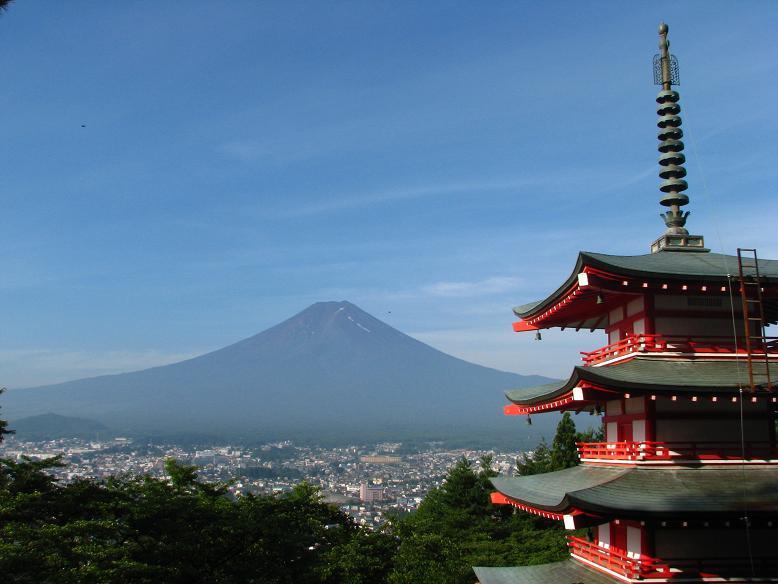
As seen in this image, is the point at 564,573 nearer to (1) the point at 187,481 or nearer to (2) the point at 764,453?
(2) the point at 764,453

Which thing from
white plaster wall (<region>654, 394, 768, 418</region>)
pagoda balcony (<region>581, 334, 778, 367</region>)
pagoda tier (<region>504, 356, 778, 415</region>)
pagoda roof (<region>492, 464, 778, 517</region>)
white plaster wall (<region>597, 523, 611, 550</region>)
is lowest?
white plaster wall (<region>597, 523, 611, 550</region>)

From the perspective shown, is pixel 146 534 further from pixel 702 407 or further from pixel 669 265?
pixel 669 265

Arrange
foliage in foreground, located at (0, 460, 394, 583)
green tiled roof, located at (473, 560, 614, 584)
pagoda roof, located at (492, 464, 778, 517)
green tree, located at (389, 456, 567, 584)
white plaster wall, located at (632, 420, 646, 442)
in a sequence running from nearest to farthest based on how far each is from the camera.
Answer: pagoda roof, located at (492, 464, 778, 517)
white plaster wall, located at (632, 420, 646, 442)
green tiled roof, located at (473, 560, 614, 584)
foliage in foreground, located at (0, 460, 394, 583)
green tree, located at (389, 456, 567, 584)

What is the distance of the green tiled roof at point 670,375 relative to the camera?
13.5 m

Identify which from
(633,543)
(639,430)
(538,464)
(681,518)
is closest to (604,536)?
(633,543)

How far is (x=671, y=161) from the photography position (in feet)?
57.5

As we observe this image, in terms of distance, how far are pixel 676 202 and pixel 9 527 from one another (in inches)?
671

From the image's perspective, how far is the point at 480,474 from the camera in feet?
128

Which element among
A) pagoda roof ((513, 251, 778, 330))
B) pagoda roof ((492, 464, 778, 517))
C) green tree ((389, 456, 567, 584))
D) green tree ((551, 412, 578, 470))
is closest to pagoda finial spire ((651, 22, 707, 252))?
pagoda roof ((513, 251, 778, 330))

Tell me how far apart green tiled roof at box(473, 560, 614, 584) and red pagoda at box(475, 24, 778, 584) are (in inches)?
2.2

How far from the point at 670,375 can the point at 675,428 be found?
Result: 1.21m

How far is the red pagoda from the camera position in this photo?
13281 mm

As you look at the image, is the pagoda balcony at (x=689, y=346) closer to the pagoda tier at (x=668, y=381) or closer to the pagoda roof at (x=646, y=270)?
the pagoda tier at (x=668, y=381)

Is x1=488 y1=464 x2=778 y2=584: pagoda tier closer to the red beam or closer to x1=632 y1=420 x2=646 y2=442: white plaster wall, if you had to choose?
x1=632 y1=420 x2=646 y2=442: white plaster wall
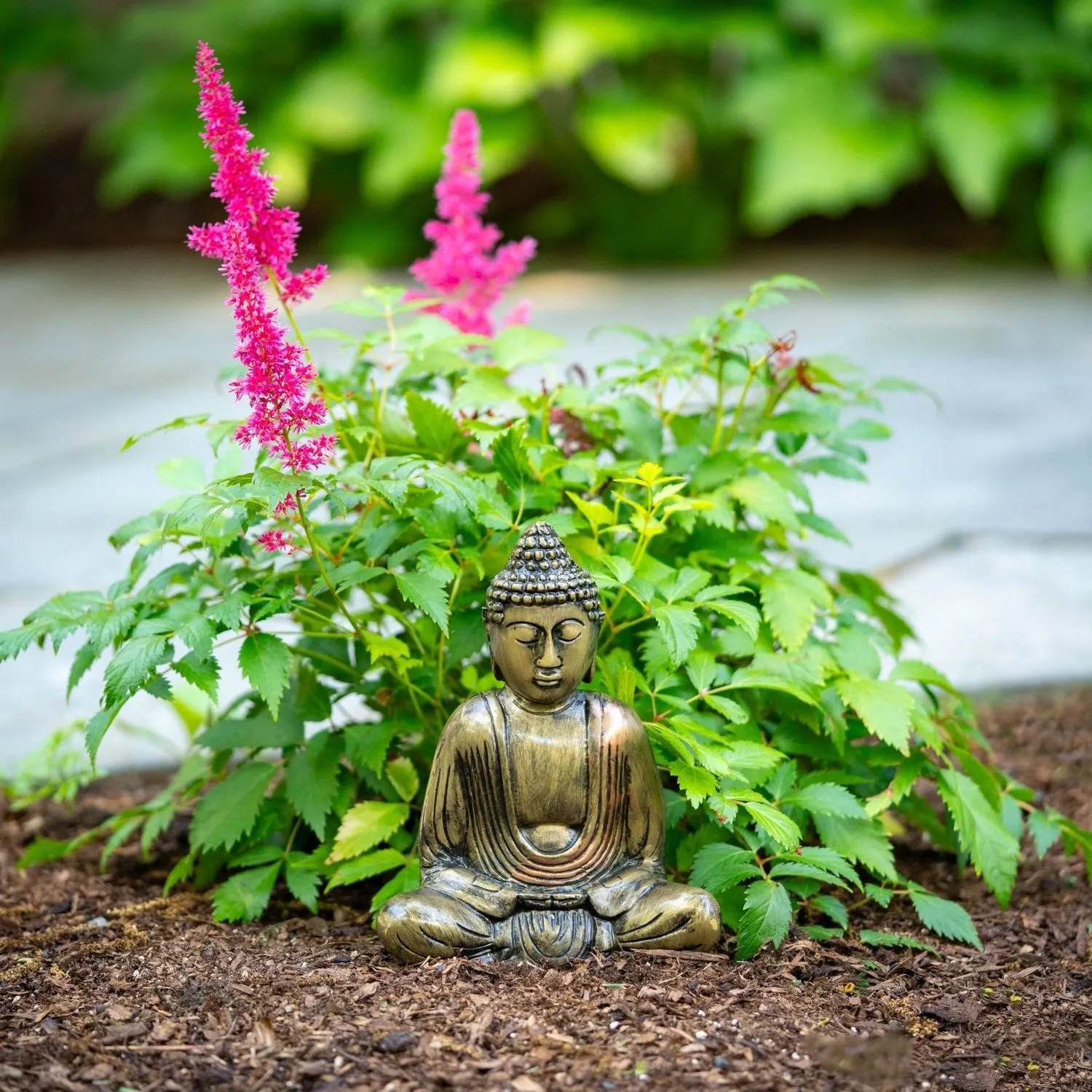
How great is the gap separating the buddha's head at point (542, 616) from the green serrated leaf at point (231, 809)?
59 centimetres

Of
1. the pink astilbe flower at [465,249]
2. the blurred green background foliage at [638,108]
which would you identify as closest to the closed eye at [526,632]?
the pink astilbe flower at [465,249]

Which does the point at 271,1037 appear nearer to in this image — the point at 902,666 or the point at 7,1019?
the point at 7,1019

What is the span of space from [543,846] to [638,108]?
708 centimetres

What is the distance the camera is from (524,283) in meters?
8.79

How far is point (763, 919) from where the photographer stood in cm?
216

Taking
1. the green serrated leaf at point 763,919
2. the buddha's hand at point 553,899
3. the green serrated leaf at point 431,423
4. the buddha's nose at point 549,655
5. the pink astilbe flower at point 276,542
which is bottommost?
the green serrated leaf at point 763,919

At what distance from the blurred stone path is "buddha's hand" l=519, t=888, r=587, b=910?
1244mm

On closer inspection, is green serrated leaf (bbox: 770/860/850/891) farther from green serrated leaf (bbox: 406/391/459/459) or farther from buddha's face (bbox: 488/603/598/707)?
green serrated leaf (bbox: 406/391/459/459)

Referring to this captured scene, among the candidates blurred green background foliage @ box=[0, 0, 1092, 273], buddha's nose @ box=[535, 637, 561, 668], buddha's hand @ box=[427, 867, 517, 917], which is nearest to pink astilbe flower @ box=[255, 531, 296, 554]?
buddha's nose @ box=[535, 637, 561, 668]

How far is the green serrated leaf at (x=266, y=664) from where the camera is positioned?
2.07 meters

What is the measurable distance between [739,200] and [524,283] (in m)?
1.97

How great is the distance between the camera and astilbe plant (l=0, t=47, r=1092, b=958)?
2092mm

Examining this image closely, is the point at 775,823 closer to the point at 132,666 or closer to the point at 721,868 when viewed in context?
the point at 721,868

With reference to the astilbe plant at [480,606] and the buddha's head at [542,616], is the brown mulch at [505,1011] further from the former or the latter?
the buddha's head at [542,616]
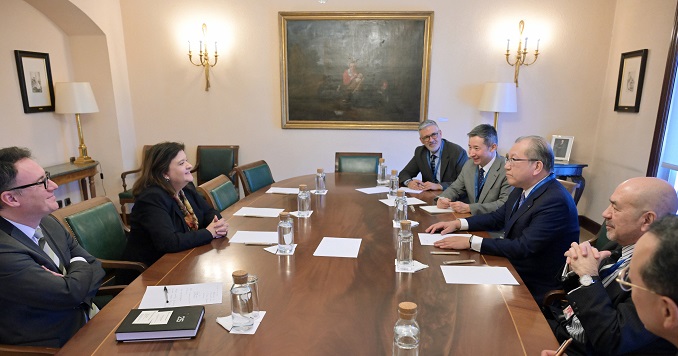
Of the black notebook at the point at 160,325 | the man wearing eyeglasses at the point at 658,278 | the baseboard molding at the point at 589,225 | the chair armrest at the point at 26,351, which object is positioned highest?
the man wearing eyeglasses at the point at 658,278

◆ TASK REQUIREMENTS ◆
Copy the lines above word for word, from the start of the records up to and including the line with "Result: 1.21m". Leave out the pictures.

◆ WRITTEN ANSWER ◆
As seen in this image, is the point at 564,573 nearer to (1) the point at 187,481 or nearer to (2) the point at 764,453?
(2) the point at 764,453

Which thing from
white plaster wall (<region>654, 394, 768, 418</region>)
pagoda balcony (<region>581, 334, 778, 367</region>)
pagoda tier (<region>504, 356, 778, 415</region>)
pagoda roof (<region>492, 464, 778, 517</region>)
white plaster wall (<region>597, 523, 611, 550</region>)
is lowest?
white plaster wall (<region>597, 523, 611, 550</region>)

From the perspective shown, is pixel 146 534 further from pixel 702 407 or further from pixel 669 265?
pixel 669 265

Arrange
foliage in foreground, located at (0, 460, 394, 583)
green tiled roof, located at (473, 560, 614, 584)
pagoda roof, located at (492, 464, 778, 517)
green tree, located at (389, 456, 567, 584)
white plaster wall, located at (632, 420, 646, 442)
in a sequence running from nearest to farthest based on how far each is from the camera.
Answer: pagoda roof, located at (492, 464, 778, 517)
white plaster wall, located at (632, 420, 646, 442)
green tiled roof, located at (473, 560, 614, 584)
foliage in foreground, located at (0, 460, 394, 583)
green tree, located at (389, 456, 567, 584)

What is the distance of the green tiled roof at point 670,375 relative to the camera?
13.5 m

Identify which from
(633,543)
(639,430)
(538,464)
(681,518)
is closest to (604,536)?
(633,543)

How far is (x=671, y=161) from the photography position (in feet)?
57.5

As we observe this image, in terms of distance, how far are pixel 676 202 and pixel 9 527 from one another (in inches)?
671

From the image's perspective, how far is the point at 480,474 from the camera in feet?
128

Which element among
A) pagoda roof ((513, 251, 778, 330))
B) pagoda roof ((492, 464, 778, 517))
C) green tree ((389, 456, 567, 584))
D) green tree ((551, 412, 578, 470))
is closest to pagoda finial spire ((651, 22, 707, 252))?
pagoda roof ((513, 251, 778, 330))

Tell me how far apart green tiled roof at box(473, 560, 614, 584) and red pagoda at box(475, 24, 778, 584) are (in inches)?
2.2

How far from the point at 670,375 can the point at 675,428 be found?
Result: 1.21m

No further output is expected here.